Well, there are a few options – nonplused

Lets remind ourselves that options is all they are for now.

Extend the mandatory retirement age. If people are living 20 years longer why can’t they work 5 years longer? – nonplused

Pro’s: – experienced workforce working longer.
– saves taxpayers on 5 years of CPP for every senior who is now ineligible until the age of 70.
– hard to prove, but its possible that working lengthens lifespans, depending on the kind of occupation.

Con’s: – Many impoverished seniors who don’t have a job won’t be eligable for pensions including widows until they reach the age of 70, although most contributed to the CPP program all this time. The costs of provisions to seniors between 65 and 70 who would have normally relied on CPP will be forced to use social assistance to get by. It is likely that poverty with seniors overall will increase as a result.
– Prolonging the careers of experienced work force may hit a wall concerning productivity as physical health declines between the ages of 65 and 70. While lifespans have increased, overall health may have actually declined. Accurate stats are needed to look into health stats of seniors to see if seniors are in fact, physically fit enough overall to work until the age of 70.

Note: The remainder of this post was deleted, due to length – 4,200 words.
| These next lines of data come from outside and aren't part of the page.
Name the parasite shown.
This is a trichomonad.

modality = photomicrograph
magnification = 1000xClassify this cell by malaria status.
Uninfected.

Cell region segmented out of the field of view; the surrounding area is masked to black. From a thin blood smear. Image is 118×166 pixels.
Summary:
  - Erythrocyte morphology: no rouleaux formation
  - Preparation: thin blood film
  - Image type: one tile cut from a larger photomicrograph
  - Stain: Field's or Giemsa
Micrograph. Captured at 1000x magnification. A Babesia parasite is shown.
I love your stuff, Daystar, but this web site’s real estate is at least as valuable as a Van crack shack. — Garth

#170 Real Estate Realist on 09.22.10 at 10:07 am

#96-Dark sad person – be here in 3-5 yrs, I might go. I did it before and if you’re cute….. lol

#171 Real Estate Realist on 09.22.10 at 10:20 am

#168-Bill Gable – You’re right, bad word, misused actually. In context, the replacement should be “full time”. (and no, that doesn’t mean that I thought “astute” was a synonym for “full time”) ; )

As for the myths, quit promoting them. It’s not fair to the innocents.
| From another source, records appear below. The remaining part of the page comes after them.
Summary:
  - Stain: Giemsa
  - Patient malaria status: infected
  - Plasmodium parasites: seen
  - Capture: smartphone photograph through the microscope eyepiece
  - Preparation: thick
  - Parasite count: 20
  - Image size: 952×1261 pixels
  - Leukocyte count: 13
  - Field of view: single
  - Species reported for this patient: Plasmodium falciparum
#172 WINNIPEGER on 09.22.10 at 10:51 am

http://www.taipanpublishinggroup.com/tpg/taipan-daily/taipan-daily-092210.html

Comments on Canada & Australia housing bubble waiting to POP!
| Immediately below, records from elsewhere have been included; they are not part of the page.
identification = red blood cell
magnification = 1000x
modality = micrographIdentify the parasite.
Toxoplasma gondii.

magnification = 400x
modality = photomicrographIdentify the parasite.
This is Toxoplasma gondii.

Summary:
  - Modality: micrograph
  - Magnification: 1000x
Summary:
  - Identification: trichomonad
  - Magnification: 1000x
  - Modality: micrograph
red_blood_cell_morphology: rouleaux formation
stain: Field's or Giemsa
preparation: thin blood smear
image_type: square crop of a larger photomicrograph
#173 WINNIPEGER on 09.22.10 at 12:59 pm

http://money.ca.msn.com/video/?cp-documentid=3322f768-edb0-4dc0-9c8d-8f682931fede

WOW!

#174 dark sad person on 09.22.10 at 1:04 pm

#177 Real Estate Realist on 09.22.10 at 10:07 am

#96-Dark sad person – be here in 3-5 yrs, I might go. I did it before and if you’re cute….. lol

**********************
If you are a chick–
I’m damn cute–
Problem is–
A bidding war-could break out-between now and 3-5 years-
Best if you shorten the time frame a bit-

http://www.youtube.com/watch?v=8clnxViHdp8

#175 Jack on 09.22.10 at 1:26 pm

Big Leboski.

I certainly should have some gold, or gold index. A research project I did in the late 70’s early 80’s tracked indexes back a hundred years and we tested passive asset allocation. Gold made a big impact on keeping the portfolio’s floor price up. Only needed about 5-8% weighting. Due to the leverage, it was the gold stocks that really had the massive fluctuations. But that is what you need when hedging.

#176 Daystar on 09.22.10 at 2:49 pm

#176 Daystar

4,200 words. I love your stuff, Daystar, but this web site’s real estate is at least as valuable as a Van crack shack. — Garth

4200… wups! Got a lil’ carried away there…. its just… so easy for me to do, especially when it comes down to systems of government. I get passionate about it sometimes as you well know and thanks for the compliment (although I’m sure you and I would both agree that some of it isn’t so lovable, lol).

I’ll try to keep it down to a 1,000 or less.